The Prophet (peace be upon him) expressed such principles in brief statements, but the import is applicable in the widest sense. Here is a hadith which lays down five principles in human dealings that are all geared to ensuring fairness. We note that the first principle draws on local conditions in Arabia at the time, yet it has wider applications. Abu Hurayrah reports: The Prophet has forbidden that an urban man should sell the goods of a Bedouin. Do not drive prices upwards. Let not anyone undersell his brother, nor propose to a woman when his brother has proposed to her. Let not any woman ask for her sister's divorce so as to take her husband. (Related by Al-Bukhari)
The first principle may sound strange unless the local conditions at the time are taken into account.
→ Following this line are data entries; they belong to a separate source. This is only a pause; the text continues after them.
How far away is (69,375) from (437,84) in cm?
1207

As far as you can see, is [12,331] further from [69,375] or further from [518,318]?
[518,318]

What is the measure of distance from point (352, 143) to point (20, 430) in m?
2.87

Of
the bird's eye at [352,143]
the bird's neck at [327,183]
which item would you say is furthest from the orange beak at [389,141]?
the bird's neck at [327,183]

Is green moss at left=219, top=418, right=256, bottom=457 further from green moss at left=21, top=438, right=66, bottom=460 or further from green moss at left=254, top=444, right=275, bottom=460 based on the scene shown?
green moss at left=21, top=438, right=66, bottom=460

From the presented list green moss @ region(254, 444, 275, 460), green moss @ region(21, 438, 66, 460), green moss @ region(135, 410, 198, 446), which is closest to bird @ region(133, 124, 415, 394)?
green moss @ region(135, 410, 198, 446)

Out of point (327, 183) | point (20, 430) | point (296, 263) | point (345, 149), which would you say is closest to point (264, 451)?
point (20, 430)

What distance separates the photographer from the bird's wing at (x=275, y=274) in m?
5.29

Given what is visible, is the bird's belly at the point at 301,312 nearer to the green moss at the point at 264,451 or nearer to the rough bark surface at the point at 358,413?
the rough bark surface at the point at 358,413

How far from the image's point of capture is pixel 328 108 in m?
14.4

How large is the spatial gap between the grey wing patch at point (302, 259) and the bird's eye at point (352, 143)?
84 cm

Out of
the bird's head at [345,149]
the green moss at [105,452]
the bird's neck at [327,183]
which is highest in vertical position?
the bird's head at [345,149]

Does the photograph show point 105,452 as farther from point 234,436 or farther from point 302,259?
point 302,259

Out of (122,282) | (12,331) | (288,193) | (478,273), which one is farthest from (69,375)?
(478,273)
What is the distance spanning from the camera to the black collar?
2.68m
What it refers to is the case when a Bedouin or a villager comes into town to sell his goods. He hopes to get the current price for his goods. He is seen by a local trader who offers him to sell his goods for him gradually, at a higher price. If the goods are of the type that is needed all the time by most if not all people, the offer really intends to drive the price up by withholding some of the quantity on offer. The urban trader is simply offering to keep the quantity brought by the Bedouin or the villager so that what is available in the market remains low. This is bound to raise the price, or at least keep it high. Offering the whole quantity straightaway means availability of the goods, which prevents prices from rising, if not actually lowering them. Hence, what the urban trader offers is forbidden.
The question arises here about the reverse situation, which means that the Bedouin or the villager requests the urban trader to sell his goods for him at the appropriate time and price. This comes under seeking advice and benefiting by expertise. If it remains within this area, not intended to artificially raise prices, then it is permissible.
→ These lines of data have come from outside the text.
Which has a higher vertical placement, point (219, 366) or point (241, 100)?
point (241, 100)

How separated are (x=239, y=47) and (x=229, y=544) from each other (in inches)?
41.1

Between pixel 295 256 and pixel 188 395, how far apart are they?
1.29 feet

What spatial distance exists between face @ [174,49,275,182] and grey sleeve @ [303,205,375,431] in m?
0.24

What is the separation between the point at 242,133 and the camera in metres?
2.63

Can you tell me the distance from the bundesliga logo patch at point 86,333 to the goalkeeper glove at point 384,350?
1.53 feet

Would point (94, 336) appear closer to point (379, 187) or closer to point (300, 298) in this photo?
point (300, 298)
The second principle outlined in the Hadith forbids driving prices up by false means. This used to take the form of someone who attends a sale to drive the price of the commodity upwards. He has no intention of buying it, but offers to pay a price higher than what the purchaser is offering. He does so that the purchaser will offer more. This could be a trick agreed by the person making the offer and the seller. Both know that this person is not interested in the commodity and has no real intention of buying it. He is only interfering in the sale in order to ensure that the seller gets a higher price for it. This is again forbidden, particularly if it is agreed upon beforehand.
In both these situations, the ultimate buyer or the consumer will suffer as he will have to buy at a higher price. Islam wants a fair deal for all. This means that the seller gets a healthy profit and the buyer does not have to pay more than the fair price.